* _Task description_
Please extract the part of the article about the rugby referee between "In the attic" and "years is evident.", inclusive, copying it word for word.

Excerpted passage section start

So, while the day is quite busy as a full-time referee (and that’s the commitment that it’s gone to in the last number years) you do have time for other pursuits as well.”
Retirement amid a global pandemic comes with a new set of ‘rules’, protocols, and pre-match preparation.
For the Limerick man, the ongoing lockdown has brought time to look back on a long career, including refereeing 46 International games, involvement in two Rugby World Cups, The Six Nations and Rugby Championship competitions.
In the attic of Clancy’s home hold the keepsakes of a refereeing career well-travelled, from the video tapes of his early professional games in 2005/06 often posted to him one week after the game for review (such were the times!), to his 100th Pro14 cap jersey received in 2018, the story of how far both him (and the expansion of Rugby Union) has come in the intervening years is evident.
In the final weeks of his rugby career in the face of lockdowns, no crowds at rugby matches and reduction in face-to-face contacts, Clancy found himself coming full circle in tune with his early days as a referee:
“With the pandemic it’s gone back to where it all started to be honest with you. In the Pro 14 (then Celtic League) back in 2005/2006 you’d have always travelled on your own.”
“One of the first things I did when I got on the circuit was buy a road map of the UK. I’m going to be renting cars so I wouldn’t get lost when I’d be traveling across the middle of Scotland and places like that.
“Things are different now we’ve got the iPhone hooked up to the car and you get the sat nav down straight there and stuff like that and be playing podcasts all of the way down, so these things have changed hugely in those 15 to 17 years.”
The Limerick man remembers the excitement leading up to a big game.
“It’s not a boring life, the life of a referee, at the top level, it’s not easy, but there’s some great rewards at the same time, geez, don’t get me wrong.
“The excitement that you get before the game and thinking about the lead up to the match even the couple of weeks beforehand, a big game, you can see what it means to everybody can see what it means to the crowd, you can see what means the players and to be inside the middle of all that and playing a part, that’s going to be very hard to replace.”

Excerpted passage section end
Available data section start

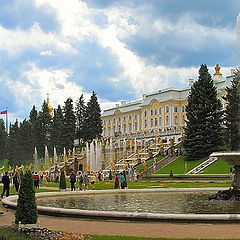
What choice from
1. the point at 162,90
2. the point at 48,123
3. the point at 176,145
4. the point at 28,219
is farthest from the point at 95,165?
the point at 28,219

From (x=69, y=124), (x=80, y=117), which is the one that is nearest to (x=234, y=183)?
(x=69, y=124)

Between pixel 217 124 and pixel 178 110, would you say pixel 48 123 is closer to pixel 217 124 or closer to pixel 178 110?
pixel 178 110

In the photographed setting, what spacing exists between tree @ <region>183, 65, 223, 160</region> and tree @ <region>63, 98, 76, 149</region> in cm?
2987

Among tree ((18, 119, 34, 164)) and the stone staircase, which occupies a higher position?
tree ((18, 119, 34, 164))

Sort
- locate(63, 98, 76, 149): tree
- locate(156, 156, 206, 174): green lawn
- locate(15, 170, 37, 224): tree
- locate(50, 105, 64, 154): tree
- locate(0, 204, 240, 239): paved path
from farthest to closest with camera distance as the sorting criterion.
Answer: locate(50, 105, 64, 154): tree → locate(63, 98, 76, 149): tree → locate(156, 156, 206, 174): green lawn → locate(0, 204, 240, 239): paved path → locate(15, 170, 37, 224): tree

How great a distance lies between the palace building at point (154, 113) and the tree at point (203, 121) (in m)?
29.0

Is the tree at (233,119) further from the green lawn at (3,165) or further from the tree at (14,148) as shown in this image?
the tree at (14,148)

Available data section end
Available data section start

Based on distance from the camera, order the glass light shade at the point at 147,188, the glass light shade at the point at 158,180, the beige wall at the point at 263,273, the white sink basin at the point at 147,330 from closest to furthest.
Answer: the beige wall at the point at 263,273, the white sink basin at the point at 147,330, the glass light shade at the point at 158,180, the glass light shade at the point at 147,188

Available data section end

* _Response to the exercise_
In the attic of Clancy’s home hold the keepsakes of a refereeing career well-travelled, from the video tapes of his early professional games in 2005/06 often posted to him one week after the game for review (such were the times!), to his 100th Pro14 cap jersey received in 2018, the story of how far both him (and the expansion of Rugby Union) has come in the intervening years is evident.